Meet Colton Buckley, the other gay Trump supporter running for office

Meet Colton Buckley, the other gay Trump supporter running for office
Photo: Campaign photo

A gay Trump supporter who opposes marriage equality is running for the Oklahoma House of Representatives.

Colton Buckley announced that he’s running for state representative in a seat vacated by a Republican who got elected to the state senate.

In 2016, Buckley was a delegate to the Republican National Convention. He explained why he, as a gay man, supported Trump.

“There’s a slim quarter-page of the [GOP] platform that says, ‘We don’t support same-sex marriage, we don’t support these types of things, etc,” he said.

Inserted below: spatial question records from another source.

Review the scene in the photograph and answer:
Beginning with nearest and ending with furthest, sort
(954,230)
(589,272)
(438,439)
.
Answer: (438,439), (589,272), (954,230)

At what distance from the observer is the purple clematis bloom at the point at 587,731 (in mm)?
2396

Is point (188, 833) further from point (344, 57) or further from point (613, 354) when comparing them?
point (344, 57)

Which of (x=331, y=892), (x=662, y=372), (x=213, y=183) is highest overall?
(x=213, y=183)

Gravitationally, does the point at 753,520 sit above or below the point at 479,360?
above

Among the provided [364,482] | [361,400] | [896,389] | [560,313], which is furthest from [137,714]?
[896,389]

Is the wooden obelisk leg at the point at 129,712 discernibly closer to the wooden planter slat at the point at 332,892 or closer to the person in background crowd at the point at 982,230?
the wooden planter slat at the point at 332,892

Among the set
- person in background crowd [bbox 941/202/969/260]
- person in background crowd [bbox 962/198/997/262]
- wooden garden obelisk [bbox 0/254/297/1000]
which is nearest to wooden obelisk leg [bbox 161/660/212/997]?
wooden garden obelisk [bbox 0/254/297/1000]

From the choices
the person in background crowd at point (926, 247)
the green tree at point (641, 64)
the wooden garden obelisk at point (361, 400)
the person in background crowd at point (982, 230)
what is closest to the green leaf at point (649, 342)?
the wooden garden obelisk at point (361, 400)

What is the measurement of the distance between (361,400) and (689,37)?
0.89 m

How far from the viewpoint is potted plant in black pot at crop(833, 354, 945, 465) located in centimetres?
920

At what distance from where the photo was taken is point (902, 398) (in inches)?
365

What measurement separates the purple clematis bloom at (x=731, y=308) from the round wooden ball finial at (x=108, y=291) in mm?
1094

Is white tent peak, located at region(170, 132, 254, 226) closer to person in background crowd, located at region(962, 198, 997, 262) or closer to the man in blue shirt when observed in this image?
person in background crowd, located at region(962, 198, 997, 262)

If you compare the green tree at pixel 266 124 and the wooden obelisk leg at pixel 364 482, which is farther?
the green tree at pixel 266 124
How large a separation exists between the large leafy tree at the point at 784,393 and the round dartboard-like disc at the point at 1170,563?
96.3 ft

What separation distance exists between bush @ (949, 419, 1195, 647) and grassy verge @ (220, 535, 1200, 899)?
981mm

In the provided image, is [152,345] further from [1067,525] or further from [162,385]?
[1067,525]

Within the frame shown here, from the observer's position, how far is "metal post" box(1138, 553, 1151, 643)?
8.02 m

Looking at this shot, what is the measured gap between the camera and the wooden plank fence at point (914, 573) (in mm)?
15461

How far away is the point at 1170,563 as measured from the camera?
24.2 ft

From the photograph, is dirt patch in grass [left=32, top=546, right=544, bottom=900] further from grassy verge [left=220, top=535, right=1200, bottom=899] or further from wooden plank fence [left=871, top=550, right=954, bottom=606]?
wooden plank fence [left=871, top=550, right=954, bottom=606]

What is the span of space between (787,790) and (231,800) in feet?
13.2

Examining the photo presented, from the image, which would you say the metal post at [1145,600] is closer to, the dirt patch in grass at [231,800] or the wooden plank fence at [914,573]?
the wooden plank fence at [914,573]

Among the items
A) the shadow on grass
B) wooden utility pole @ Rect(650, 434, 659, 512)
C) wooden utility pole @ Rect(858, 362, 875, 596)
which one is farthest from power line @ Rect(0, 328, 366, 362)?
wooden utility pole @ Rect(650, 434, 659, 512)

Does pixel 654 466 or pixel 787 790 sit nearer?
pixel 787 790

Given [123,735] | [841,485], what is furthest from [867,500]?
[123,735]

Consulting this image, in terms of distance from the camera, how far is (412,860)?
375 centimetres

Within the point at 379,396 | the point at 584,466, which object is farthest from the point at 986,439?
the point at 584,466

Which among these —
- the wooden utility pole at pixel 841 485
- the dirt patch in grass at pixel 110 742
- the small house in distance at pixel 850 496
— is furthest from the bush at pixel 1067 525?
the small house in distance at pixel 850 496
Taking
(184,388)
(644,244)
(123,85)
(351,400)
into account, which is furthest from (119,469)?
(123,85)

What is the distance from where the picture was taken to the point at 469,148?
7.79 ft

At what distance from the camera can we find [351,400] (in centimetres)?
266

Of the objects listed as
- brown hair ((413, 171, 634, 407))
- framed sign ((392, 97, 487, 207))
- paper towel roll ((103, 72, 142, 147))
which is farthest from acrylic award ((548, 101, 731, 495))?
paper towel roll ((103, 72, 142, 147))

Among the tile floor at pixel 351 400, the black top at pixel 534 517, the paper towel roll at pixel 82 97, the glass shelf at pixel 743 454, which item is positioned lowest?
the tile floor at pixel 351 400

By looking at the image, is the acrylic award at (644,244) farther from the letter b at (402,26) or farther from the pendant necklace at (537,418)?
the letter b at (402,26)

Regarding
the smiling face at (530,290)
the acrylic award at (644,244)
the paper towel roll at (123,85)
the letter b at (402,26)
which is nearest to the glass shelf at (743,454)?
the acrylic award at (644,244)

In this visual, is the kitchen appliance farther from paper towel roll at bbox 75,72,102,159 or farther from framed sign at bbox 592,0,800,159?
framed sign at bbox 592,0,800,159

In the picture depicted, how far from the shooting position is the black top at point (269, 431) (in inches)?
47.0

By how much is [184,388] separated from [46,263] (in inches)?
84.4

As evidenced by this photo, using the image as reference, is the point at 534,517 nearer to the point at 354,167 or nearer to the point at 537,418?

“But I would rather deal with a Republican who’ll say, ‘I don’t necessarily agree with you,’ than deal with someone who aligns themselves with Hillary Clinton and the Democrats, where the Clinton Foundation has taken tens of millions of dollars from Saudi Arabian nations, where if I live there as a gay man, I would be publicly executed.”

He was referring to a donation made by Saudi Arabia (the only known Saudi Arabian nation) in 2008 to the Clinton Foundation in order to promote global health and disaster relief.

Clinton never said she would try to pass Saudi Arabia’s anti-homosexuality laws in the U.S., so it’s unclear why he brought that up.

Buckley continued: “There are gay Republicans here that are much more moderate than me. I may be one of the most conservative gay Republicans here, because of the fact that I don’t believe in same-sex marriage. Marriage is a religious term between one man and one woman. And, as a gay man, I don’t think the government should be involved in handing out marriage licenses. I think the government should give everyone, straight or gay, a civil union, not a marriage.”

His campaign website, with a few exceptions, only gives vague platitudes about his position on most issues. But it is clear that he is anti-choice, promising a “halt the merciless slaughter of our state’s unborn.”

He also says the Second Amendment has “no fine print,” and on Twitter he clarified that that includes weapons designed for mass shootings.

The website, though, doesn’t say that he’s gay or talk about his personal life at all, an unusual choice for someone running for elected office, since they usually discuss their spouses and their families on their websites.